Some authors have pointed out the positive effects of downscaling the source-gate distance ( $L_\ensuremath {\mathrm {SG}}$) on the transconductance [386,388]. Based on the structure described above, four more devices are introduced, which share the same geometry except for the source-gate distance: one device with a source-gate distance 0.2 $\mu$m longer than the nominal value ( $L_\ensuremath {\mathrm {SG}}$+0.2 $\mu$m), and three devices with source-gate distances 0.2$-$0.6 $\mu$m shorter than the nominal value ( $L_\ensuremath{\mathrm{SG}}-0.2/0.4/0.6$ $\mu$m). In agreement with previous works, decreasing the source-gate distance results in a higher peak transconductance (Fig. 5.29). Also with shorter distance a flatter peak is achieved. These improvements are, however, at the cost of a transconductance collapse at lower $V_\ensuremath {\mathrm {GS}}$. In order to find the source of this effect the impact of the carrier velocity and concentration is studied separately as in (5.1).

Figure 5.29: Transconductance g $_\ensuremath {\mathrm {m}}$ versus gate voltage $V_\ensuremath {\mathrm {GS}}$ for five devices with different source-gate length ( $V_\ensuremath {\mathrm {DS}}$=7 V).

The simulations show that the change of carrier concentration $\Delta n/\Delta V_\ensuremath{\mathrm{GS}}$ is roughly equal for devices with shorter $L_\ensuremath {\mathrm {SG}}$, thus the different transconductance characteristics are due to the different change of the electron velocity with gate bias $\Delta v/\Delta V_\ensuremath{\mathrm{GS}}$. Fig. 5.30 shows the velocity change in the real device (nominal $L_\ensuremath {\mathrm {SG}}$) and a device with a $L_\ensuremath {\mathrm {SG}}$ 0.6 $\mu$m shorter for two gate voltages $V_\ensuremath {\mathrm {GS}}$$=-1$ V and $V_\ensuremath {\mathrm {GS}}$$=1$ V. The former corresponds to the peak $g_\ensuremath {\mathrm {m}}$, in which the transconductance of the shorter device is higher.
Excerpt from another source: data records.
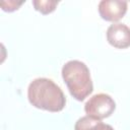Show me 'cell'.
Returning a JSON list of instances; mask_svg holds the SVG:
<instances>
[{"label": "cell", "instance_id": "5b68a950", "mask_svg": "<svg viewBox=\"0 0 130 130\" xmlns=\"http://www.w3.org/2000/svg\"><path fill=\"white\" fill-rule=\"evenodd\" d=\"M107 41L117 49L130 47V27L120 22L112 23L107 29Z\"/></svg>", "mask_w": 130, "mask_h": 130}, {"label": "cell", "instance_id": "6da1fadb", "mask_svg": "<svg viewBox=\"0 0 130 130\" xmlns=\"http://www.w3.org/2000/svg\"><path fill=\"white\" fill-rule=\"evenodd\" d=\"M27 99L34 107L49 112H60L66 105V98L60 86L45 77L36 78L29 83Z\"/></svg>", "mask_w": 130, "mask_h": 130}, {"label": "cell", "instance_id": "8992f818", "mask_svg": "<svg viewBox=\"0 0 130 130\" xmlns=\"http://www.w3.org/2000/svg\"><path fill=\"white\" fill-rule=\"evenodd\" d=\"M74 130H114V128L111 125L102 122V120L86 115L76 121Z\"/></svg>", "mask_w": 130, "mask_h": 130}, {"label": "cell", "instance_id": "277c9868", "mask_svg": "<svg viewBox=\"0 0 130 130\" xmlns=\"http://www.w3.org/2000/svg\"><path fill=\"white\" fill-rule=\"evenodd\" d=\"M127 6L128 3L123 0H102L98 9L103 19L114 23L123 18L127 12Z\"/></svg>", "mask_w": 130, "mask_h": 130}, {"label": "cell", "instance_id": "52a82bcc", "mask_svg": "<svg viewBox=\"0 0 130 130\" xmlns=\"http://www.w3.org/2000/svg\"><path fill=\"white\" fill-rule=\"evenodd\" d=\"M32 5L35 7V9L39 12H41L42 14H49L51 12H53L57 5H58V1H54V0H34L32 1Z\"/></svg>", "mask_w": 130, "mask_h": 130}, {"label": "cell", "instance_id": "3957f363", "mask_svg": "<svg viewBox=\"0 0 130 130\" xmlns=\"http://www.w3.org/2000/svg\"><path fill=\"white\" fill-rule=\"evenodd\" d=\"M115 109V101L107 93H96L84 105V112L86 115L99 120L110 117L114 113Z\"/></svg>", "mask_w": 130, "mask_h": 130}, {"label": "cell", "instance_id": "ba28073f", "mask_svg": "<svg viewBox=\"0 0 130 130\" xmlns=\"http://www.w3.org/2000/svg\"><path fill=\"white\" fill-rule=\"evenodd\" d=\"M23 4V1H15V0H4L1 1V7L4 11L12 12L14 10H17L21 5Z\"/></svg>", "mask_w": 130, "mask_h": 130}, {"label": "cell", "instance_id": "7a4b0ae2", "mask_svg": "<svg viewBox=\"0 0 130 130\" xmlns=\"http://www.w3.org/2000/svg\"><path fill=\"white\" fill-rule=\"evenodd\" d=\"M62 78L70 94L77 101H83L93 90L88 67L79 60H70L62 67Z\"/></svg>", "mask_w": 130, "mask_h": 130}]
</instances>
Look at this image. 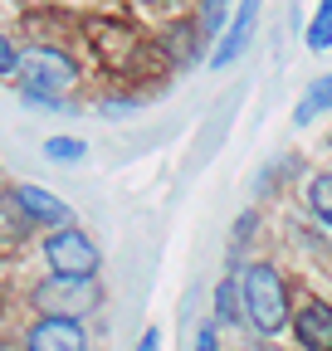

The reason is the higher $\Delta v$ in the source-gate region of the smaller device due to the considerably higher electric field. In the second point ( $V_\ensuremath {\mathrm {GS}}$=1 V) $\Delta v$ in the shorter device is lower overall, causing the lower $g_\ensuremath {\mathrm {m}}$. It must be noted that $\Delta v$ is lower not only in the source-gate region due to reaching the maximum velocity earlier, but also in the region under the gate. There the electric field decreases more rapidly in the shorter structure, which results in the lower value of $\Delta v$.

Figure 5.30: Change of electron velocity $\Delta v$ along the channel at $V_\ensuremath {\mathrm {GS}}$ -1 V and 1 V for two devices with different $L_\ensuremath {\mathrm {SG}}$.

These results show that the transconductance can be extensively tailored by appropriate scaling of the source-gate distance. However, down-scaling of $L_\ensuremath {\mathrm {SG}}$ is limited by breakdown effects. Contrary to other studies, here the introduction of a channel implantation or a n$^{++}$ cap layer is not supported, as the higher donor concentration deteriorates the electron mobility. Last, it is shown that with a carefully calibrated setup various effects can be successfully explored.